▶ **Excerpt provided**
• • •

I think it is a reasonable way to get going quickly and still learn a lot of basic 3D concepts. However, there seem to be larger and more active communities for JMonkeyEngine, LibGDX and of course some non-Java engines mentioned above.

Honestly dive into a unity tut. Or a blender one. You can be up and running very quickly. A day or so.

[quote=“delt0r,post:3,topic:57415”]
I didn’t say 3d graphics is the hardest math. I said it’s one of the most diffucult fields in CS, thats a difference. And I can tell you it is, because you rarely have to handle so many different resorts when developing something. You can learn math by reading, theoretically. But you can’t learn software development in the same way, because you need practice in many different areas to really “get it”. And that’s what I wanted to say: Someone who is new to all this, will be overwhelmed by the shaders and buffer layouts and extractor patterns and gpu pipelines and memory management and stuff. I have a lot of experience with people new to this topic as I lead several lectures and courses in graphics programming and game development - and when someone is struggling with undebuggable projections, how should he at the same time learn what value types are or why the layout of his buffer seems to be strange? Even with guidance, this is hard for beginners - you yourself are either an exception or you have forgotten how it was as a beginner. I saw courses of twenties of students in this situation - it just takes a lot of a lot of time, that’s for sure.

And since the thread author mentioned that he’s a self-learner - I already saw a dozen of OpenGL self-learners personally…without exception they are all repeating the same mistakes and it takes the same insane amount of time for each one to program a small engine…with all the “I spent a day figuring out why my uniform value is -1”-mistakes and so on.

delt0r is much more cleverer than wot I am. I find it to be extraordinarily difficult and it gives me major headaches. Admittedly a lot of the headaches are just caused by the fact that Java makes it rather difficult to do 3D graphics thanks to missing language features and so you spend half your time just scratching your head over pointless coding bugs which are incredibly difficult to track down (because usually the result is “black screen”).

• • •

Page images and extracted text
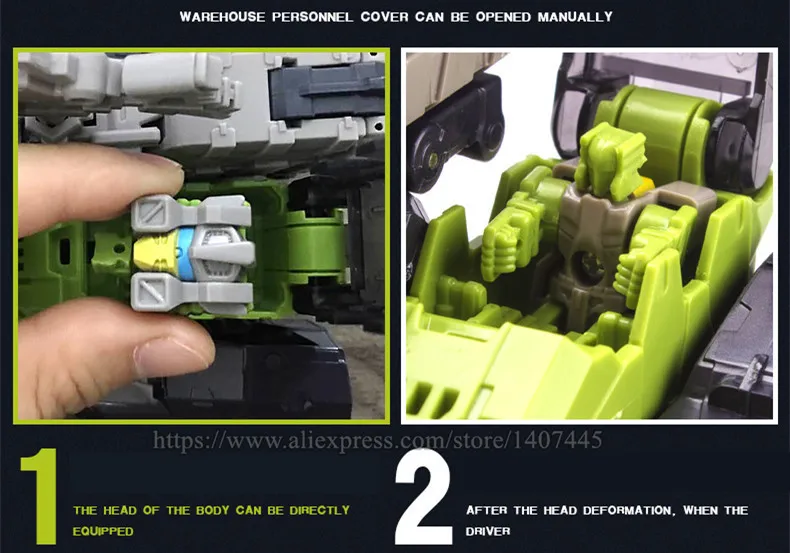 WAREHOUSE PERSONNEL COVER CAN BE OPENED MANUALLY

https://www.aliexpress.com/store/1407445

1

THE HEAD OF THE BODY CAN BE DIRECTLY EQUIPPED

2

AFTER THE HEAD DEFORMATION, WHEN THE DRIVER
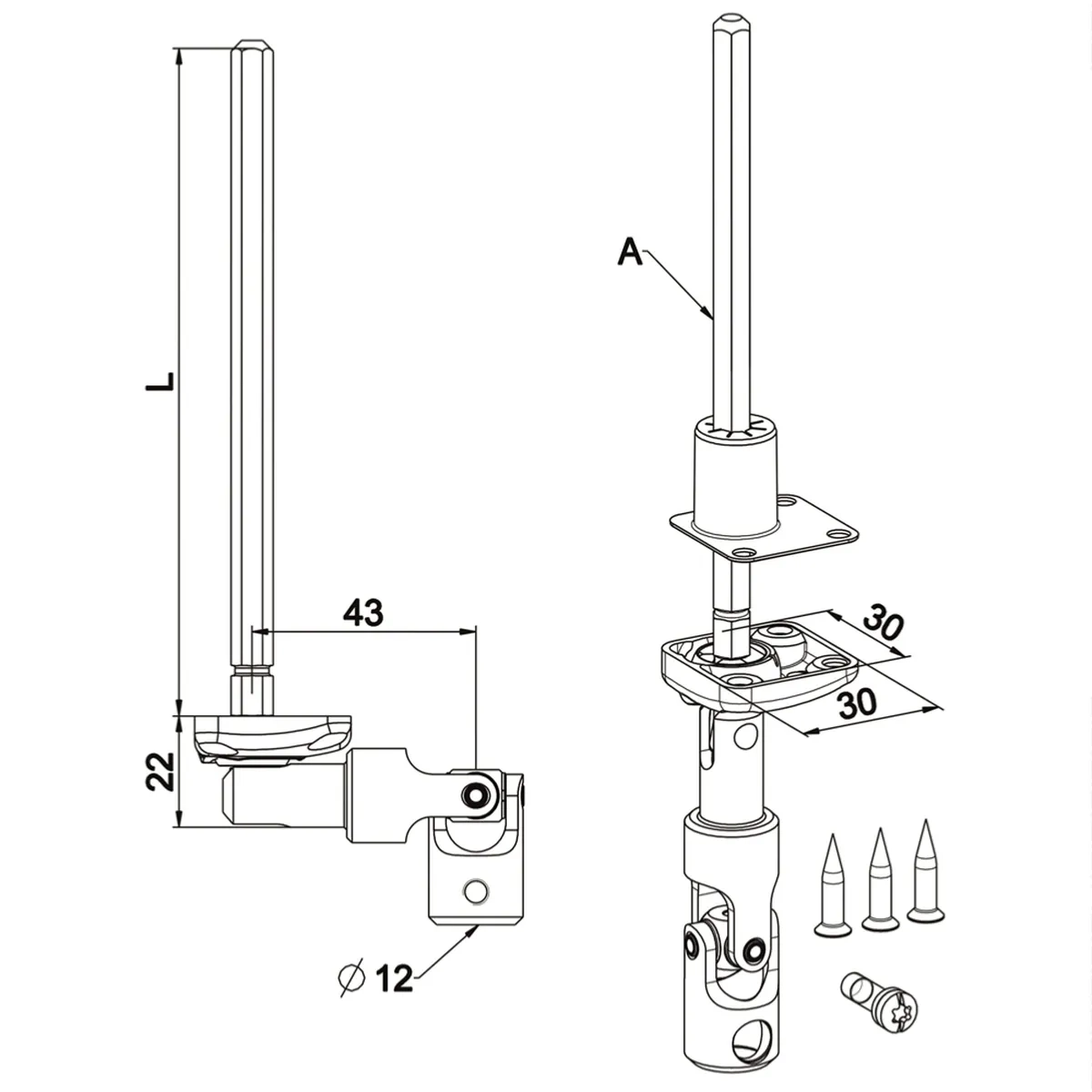 L
43
22
$\varnothing$ 12
A
30
30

• • •

▶ **Required work**
A: In the forum discussion about learning 3D graphics, what does the last poster say is usually the result of the hard-to-track coding bugs in Java?
B: In the forum discussion about learning 3D graphics, what things does the quoted poster say will overwhelm someone new to the field? List each one.
C: Resume the forum discussion about learning 3D graphics, picking up after its final sentence.
The listing above was taken from a separate source and has no connection to the forum discussion.

▶ **Task answers**
A: Usually the result is a black screen.

B:
- Shaders
- Buffer layouts
- Extractor patterns
- GPU pipelines
- Memory management

C:
Cas :slight_smile:

If you want to make 3D games, use an engine. If you want to learn how engines are made, learn OpenGL/DirectX/Vulkan/any low-level graphics API.

If you want to make amazing 3D games with realistic graphics and physics, but you want to use OpenGL…just don’t. It’s not worth the time and effort.

I fit into this category, except for me it’s more like “I spent a day trying to figure out what a uniform value is, and still don’t know”, but if time isn’t an issue there’s nothing you can’t work through eventually. I can’t say how long it would take, with just high-school math, but just getting to the point where you can draw a cube and have user-input rotate the camera might take a couple weeks if you don’t use an engine.

And it really isn’t. Not even close. And not by any CS i know and I know a lot since it is my day job. In fact my friend on the other side of the room laughed when i told him your quote, with a plain “what? seriously?” follow up.

Fine 3d may be harder than 2d, and bugs are difficult because as cas says you get just black. But come on. It is 3d euclidean geometry in a well established field and industry with a massive set of tools available in just about any licence you want. Most senior high school students should be fine. As long as they are not majoring in something stupid like rock climbing.

I really agree with this, however I think most of the difficulty comes from the desire (or lack thereof) to learn and improve.

It’s the second most complex* and difficult field I’ve encountered in my 37 years of programming. I think you may be being dismissive of the effort and knowledge and belittling the sheer brainpower that has gone into it… it ain’t remotely easy. Not by even the most fanciful imagination.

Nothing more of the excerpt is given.